James was traveling down a highway in Tuscaloosa County, just minutes away from home, when Halsell’s vehicle struck his car from behind at about 100 mph. The vehicle flipped, struck the median and the girls were ejected from the car. It would take another 100 yards before the vehicle would come to a stop. The Tuscaloosa News reports that Halsell was on probation for DUI conviction in California at the time of the accident.
“It is difficult to say that a 13-year-old did not die quickly enough,” Webb said, as he detailed the girls’ final moments and suffering to the court. James was knocked unconscious and his fiancée’s back was broken.

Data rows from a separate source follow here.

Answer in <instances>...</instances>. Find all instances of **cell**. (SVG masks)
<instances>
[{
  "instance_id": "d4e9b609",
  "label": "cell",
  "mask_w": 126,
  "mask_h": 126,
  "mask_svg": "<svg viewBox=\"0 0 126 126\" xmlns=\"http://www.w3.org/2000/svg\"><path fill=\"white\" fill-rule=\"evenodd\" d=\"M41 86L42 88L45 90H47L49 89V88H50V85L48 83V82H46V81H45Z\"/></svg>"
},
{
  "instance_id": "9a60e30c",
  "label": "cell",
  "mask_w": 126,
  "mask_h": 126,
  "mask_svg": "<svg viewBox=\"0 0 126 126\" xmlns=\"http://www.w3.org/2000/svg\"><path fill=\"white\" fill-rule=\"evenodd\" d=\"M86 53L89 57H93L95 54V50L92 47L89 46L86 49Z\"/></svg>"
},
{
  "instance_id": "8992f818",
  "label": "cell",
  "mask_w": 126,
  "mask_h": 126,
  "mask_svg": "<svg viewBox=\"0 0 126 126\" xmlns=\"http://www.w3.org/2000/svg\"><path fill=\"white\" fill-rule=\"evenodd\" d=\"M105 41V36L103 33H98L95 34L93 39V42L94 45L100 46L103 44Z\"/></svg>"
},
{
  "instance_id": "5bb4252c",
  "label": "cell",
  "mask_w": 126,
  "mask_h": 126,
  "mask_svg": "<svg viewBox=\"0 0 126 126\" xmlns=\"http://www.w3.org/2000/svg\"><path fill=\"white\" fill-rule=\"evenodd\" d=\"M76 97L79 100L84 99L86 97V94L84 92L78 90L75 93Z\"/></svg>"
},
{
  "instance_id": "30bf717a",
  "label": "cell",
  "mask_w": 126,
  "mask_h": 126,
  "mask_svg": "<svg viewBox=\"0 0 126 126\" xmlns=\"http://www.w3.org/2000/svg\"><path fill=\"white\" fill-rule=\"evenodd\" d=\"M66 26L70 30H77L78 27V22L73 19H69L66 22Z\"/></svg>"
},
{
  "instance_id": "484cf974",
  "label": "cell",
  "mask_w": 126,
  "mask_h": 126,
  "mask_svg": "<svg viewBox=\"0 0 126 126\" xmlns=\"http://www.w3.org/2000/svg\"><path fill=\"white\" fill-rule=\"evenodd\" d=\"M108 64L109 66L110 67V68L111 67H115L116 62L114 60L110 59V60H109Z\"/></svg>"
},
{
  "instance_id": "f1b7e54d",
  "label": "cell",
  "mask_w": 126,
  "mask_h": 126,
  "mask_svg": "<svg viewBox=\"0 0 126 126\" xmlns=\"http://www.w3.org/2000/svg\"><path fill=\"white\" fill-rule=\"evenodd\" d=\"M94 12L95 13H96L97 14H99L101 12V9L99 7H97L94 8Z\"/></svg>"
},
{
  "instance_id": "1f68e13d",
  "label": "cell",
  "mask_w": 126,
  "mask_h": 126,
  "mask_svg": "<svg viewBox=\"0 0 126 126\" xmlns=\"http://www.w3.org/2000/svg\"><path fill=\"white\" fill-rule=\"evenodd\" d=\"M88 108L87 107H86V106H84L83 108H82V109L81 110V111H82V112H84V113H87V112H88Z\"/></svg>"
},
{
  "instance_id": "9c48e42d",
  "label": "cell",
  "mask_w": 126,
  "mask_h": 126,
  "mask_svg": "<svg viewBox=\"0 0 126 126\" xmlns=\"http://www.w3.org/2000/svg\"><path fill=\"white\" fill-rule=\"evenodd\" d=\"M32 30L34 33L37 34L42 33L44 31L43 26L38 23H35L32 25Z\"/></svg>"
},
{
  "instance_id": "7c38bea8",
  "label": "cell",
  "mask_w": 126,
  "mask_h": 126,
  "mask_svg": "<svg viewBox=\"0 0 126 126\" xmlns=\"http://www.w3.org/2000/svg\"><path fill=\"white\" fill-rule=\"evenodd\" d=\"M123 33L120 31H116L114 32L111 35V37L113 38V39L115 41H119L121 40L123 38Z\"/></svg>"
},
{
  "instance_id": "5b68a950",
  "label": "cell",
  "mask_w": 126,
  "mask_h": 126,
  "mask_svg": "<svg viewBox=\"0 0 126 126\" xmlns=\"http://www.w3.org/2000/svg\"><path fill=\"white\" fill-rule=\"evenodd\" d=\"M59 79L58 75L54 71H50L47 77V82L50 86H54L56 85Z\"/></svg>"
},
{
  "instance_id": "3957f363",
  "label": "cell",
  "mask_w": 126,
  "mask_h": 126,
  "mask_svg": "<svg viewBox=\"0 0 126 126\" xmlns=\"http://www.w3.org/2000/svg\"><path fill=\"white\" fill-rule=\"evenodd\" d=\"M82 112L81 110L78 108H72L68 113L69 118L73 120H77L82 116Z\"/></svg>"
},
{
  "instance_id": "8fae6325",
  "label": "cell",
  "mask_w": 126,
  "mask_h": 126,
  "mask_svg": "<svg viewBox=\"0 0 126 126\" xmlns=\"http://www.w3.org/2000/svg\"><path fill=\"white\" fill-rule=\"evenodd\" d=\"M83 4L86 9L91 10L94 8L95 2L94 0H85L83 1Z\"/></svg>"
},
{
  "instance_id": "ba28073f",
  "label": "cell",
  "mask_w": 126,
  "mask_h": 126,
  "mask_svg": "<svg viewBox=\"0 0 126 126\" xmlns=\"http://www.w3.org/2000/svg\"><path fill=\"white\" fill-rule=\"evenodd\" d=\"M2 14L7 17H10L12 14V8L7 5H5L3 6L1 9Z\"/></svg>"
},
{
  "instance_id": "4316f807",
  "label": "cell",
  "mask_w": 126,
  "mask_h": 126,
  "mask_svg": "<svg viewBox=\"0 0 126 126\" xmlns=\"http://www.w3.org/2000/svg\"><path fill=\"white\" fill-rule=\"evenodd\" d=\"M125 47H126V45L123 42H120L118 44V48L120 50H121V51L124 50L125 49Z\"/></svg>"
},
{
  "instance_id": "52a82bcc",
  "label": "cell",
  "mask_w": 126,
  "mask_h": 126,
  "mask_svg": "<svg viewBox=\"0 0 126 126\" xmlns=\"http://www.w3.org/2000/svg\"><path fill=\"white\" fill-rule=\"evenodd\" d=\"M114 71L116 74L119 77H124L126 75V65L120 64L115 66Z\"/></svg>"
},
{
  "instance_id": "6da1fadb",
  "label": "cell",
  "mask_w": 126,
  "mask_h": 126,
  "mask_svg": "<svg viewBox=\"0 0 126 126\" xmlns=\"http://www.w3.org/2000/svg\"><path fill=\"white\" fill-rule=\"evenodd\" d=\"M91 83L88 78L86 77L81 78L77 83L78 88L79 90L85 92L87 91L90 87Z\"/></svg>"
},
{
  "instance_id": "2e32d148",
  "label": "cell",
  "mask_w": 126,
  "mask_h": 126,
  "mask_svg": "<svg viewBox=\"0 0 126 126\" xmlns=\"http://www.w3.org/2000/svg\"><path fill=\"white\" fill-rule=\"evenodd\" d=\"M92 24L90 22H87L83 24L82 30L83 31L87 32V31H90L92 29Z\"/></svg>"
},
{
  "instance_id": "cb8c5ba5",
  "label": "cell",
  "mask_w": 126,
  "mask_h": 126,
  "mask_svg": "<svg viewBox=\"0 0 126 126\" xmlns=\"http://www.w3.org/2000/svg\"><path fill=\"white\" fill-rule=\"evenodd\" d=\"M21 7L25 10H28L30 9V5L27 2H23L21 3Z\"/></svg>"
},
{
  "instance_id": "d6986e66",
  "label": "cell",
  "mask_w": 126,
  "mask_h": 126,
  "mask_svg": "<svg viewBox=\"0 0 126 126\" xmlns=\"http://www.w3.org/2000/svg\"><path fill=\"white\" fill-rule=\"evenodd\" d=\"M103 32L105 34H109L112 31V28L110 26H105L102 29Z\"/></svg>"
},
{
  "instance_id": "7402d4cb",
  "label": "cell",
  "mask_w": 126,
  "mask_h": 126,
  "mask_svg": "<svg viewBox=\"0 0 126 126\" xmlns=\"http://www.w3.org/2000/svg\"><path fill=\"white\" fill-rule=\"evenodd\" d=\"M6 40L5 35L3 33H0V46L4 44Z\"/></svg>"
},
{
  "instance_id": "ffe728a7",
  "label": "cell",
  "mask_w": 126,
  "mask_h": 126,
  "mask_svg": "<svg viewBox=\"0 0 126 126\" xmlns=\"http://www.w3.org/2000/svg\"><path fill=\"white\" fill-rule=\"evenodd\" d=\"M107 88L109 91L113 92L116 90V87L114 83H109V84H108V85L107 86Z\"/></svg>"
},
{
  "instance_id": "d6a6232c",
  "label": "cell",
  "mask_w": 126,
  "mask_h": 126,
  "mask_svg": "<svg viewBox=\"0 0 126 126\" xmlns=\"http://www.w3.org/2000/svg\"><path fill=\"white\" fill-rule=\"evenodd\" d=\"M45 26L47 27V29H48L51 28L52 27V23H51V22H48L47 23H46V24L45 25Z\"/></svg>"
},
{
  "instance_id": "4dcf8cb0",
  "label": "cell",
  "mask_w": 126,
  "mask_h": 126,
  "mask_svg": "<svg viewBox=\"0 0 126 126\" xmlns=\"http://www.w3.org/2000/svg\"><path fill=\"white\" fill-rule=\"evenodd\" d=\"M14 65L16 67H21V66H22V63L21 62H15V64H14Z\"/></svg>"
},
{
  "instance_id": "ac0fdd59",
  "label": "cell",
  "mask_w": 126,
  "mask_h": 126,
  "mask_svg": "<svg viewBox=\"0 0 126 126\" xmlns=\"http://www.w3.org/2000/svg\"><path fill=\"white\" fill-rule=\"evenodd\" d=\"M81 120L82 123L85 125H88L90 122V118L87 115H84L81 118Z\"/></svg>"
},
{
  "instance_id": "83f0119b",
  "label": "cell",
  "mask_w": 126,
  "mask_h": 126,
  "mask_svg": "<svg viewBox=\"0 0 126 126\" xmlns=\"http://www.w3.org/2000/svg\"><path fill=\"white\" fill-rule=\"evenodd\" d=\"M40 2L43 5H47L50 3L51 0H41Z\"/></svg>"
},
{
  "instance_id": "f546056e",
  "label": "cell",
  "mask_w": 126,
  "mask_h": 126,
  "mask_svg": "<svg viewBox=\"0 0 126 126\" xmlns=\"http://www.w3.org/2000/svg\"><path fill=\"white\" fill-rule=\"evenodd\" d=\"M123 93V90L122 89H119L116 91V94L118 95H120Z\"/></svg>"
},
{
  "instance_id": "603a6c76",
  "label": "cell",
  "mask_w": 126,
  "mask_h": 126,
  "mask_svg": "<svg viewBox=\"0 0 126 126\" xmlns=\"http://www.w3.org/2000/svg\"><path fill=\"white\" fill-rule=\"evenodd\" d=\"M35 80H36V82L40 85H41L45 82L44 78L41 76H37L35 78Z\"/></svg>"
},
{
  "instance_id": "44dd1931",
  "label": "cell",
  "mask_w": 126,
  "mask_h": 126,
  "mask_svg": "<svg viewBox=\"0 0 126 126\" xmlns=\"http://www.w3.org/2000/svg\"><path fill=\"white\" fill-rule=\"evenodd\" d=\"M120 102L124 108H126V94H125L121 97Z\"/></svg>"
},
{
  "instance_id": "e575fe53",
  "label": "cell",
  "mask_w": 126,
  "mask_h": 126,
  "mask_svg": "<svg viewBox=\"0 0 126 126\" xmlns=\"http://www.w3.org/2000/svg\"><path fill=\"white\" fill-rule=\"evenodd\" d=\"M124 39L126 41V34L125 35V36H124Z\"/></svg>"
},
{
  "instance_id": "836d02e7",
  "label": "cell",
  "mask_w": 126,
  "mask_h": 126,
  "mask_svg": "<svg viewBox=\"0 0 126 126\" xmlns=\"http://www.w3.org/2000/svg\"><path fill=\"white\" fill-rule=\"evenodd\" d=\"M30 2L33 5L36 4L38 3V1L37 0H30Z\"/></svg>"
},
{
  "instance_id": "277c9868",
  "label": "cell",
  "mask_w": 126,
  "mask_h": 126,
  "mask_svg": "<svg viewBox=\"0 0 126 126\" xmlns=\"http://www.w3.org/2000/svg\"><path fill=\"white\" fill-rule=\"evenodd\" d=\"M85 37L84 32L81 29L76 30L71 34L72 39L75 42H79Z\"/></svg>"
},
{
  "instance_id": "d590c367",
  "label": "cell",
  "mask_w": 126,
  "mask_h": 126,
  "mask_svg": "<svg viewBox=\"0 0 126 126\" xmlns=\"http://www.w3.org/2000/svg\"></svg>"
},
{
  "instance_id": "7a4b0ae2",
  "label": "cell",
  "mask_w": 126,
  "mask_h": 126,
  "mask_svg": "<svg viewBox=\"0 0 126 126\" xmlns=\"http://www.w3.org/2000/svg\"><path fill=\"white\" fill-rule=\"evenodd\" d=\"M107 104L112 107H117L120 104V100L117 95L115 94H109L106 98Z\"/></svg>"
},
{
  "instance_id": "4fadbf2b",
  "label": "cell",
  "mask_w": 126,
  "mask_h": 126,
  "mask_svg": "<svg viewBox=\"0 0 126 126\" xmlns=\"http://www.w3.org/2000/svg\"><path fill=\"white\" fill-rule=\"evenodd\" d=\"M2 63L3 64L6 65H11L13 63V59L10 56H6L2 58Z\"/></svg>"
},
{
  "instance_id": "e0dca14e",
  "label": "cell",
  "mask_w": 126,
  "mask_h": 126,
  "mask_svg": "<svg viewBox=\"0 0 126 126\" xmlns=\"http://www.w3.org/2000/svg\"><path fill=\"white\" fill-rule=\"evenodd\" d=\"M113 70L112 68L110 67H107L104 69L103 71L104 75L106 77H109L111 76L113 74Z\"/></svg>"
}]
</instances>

Webb called the situation a “tragedy” and opposed the lighter sentence for Halsell.
“There are clearly no winners here,” he said. “It’s a horrible thing for the family. You have a man who has done very good things, who in this case did a very, very, very bad thing. It shows how thin the line is, and how fast and how far people can fall.” At the time of their deaths, Jayla hoped to be a teacher while Niomi had dreams of becoming a police officer.
Halsell, who retired in 2006 after logging more than 1,250 hours in space, faced the family on Thursday and read a letter of apology taking responsibility for his actions.
The letter read in part, “I and I alone am responsible for the terrible accident that caused the deaths of Niomi James and Jayla Parler. These two beautiful and innocent girls were lost to you, their families and friends, and to this world that they would have blessed, because I committed an egregious lapse in awareness and judgement. The consequence of these mistakes cannot be undone nor can they be forgiven.”
He was taken into custody following the court appearance.